Il est constant qu’au jour où M. [S] a pris l’initiative de rompre son contrat de travail, le 19 février 2020, son dernier salaire du mois de janvier 2020 n’avait pas été réglé avec dix jours de retard par rapport à sa date d’exigibilité au 10 février suivant. Il avait par ailleurs été informé par la gérante de la société, la semaine précédente, des difficultés financières de la société et de son dépôt de bilan.

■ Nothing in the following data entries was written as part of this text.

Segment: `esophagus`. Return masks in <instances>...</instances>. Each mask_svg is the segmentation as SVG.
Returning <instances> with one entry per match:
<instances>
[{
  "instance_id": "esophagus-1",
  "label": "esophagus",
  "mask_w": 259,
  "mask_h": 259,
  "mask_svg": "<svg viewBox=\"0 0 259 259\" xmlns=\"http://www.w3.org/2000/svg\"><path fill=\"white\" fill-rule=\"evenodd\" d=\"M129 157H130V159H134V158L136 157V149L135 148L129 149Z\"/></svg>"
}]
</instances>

Le retard de paiement de salaire est établi.
En revanche, le salarié ne démontre pas, comme il le soutient aux termes de son courrier de prise d’acte, qu’il aurait été privé de travail à compter du 15 janvier 2020. Cette allégation est contredite par une note manuscrite qu’il produit selon laquelle il aurait réalisé 198 heures de travail, dont six heures supplémentaires au mois de janvier 2020 et par la demande de restitution des outils de travail formulée par la gérante le 14 février suivant.
Par ailleurs, il résulte des pièces versées aux débats que le salarié a fait le choix de prendre l’initiative de la rupture, sans attendre les suites de l’annonce par l’employeur de l’ouverture de la procédure collective, sur conseil d’un syndicat afin de pouvoir s’engager auprès d’un autre employeur.
Aucune négligence ne peut être reprochée à l’employeur dans l’engagement de la procédure collective dès lors que l’état de cessation de paiement de la société était contemporain à la demande d’ouverture de la procédure de liquidation judiciaire effectuée par sa gérante, qui a été effectuée, le jour de la prise d’acte, et moins d’une semaine après l’annonce aux salariés du dépôt de bilan de la société.
Dans ce contexte particulier, le seul retard de paiement de salaire, justifié par les difficultés financières de l’employeur ne saurait caractériser un manquement suffisamment grave permettant de justifier la prise d’acte.
Il y a lieu de confirmer le jugement du conseil de prud’hommes, et de juger que la prise d’acte produit les effets d’une démission.
PAR CES MOTIFS :
La cour,
Confirme le jugement entrepris en ce qu’il a débouté M. [U] [S] de sa demande de requalification de la prise d’acte de la rupture du contrat de travail en un licenciement sans cause réelle et sérieuse et de ses demandes financières subséquentes,
Dit n’y avoir lieu à application des dispositions de l’article 700 du code de procédure civile,
Dit que chaque partie conservera la charge des éventuels dépens exposés en cause d’appel.
Prononcé publiquement par mise à disposition de l’arrêt au greffe de la cour, les parties en ayant été préalablement avisées dans les conditions prévues au deuxième alinéa de l’article 450 du code de procédure civile.
Signé par M. Thomas Le Monnyer, Président, et par Marie-Lydia Viginier, greffier auquel la minute la décision à été remise par le magistrat signataire.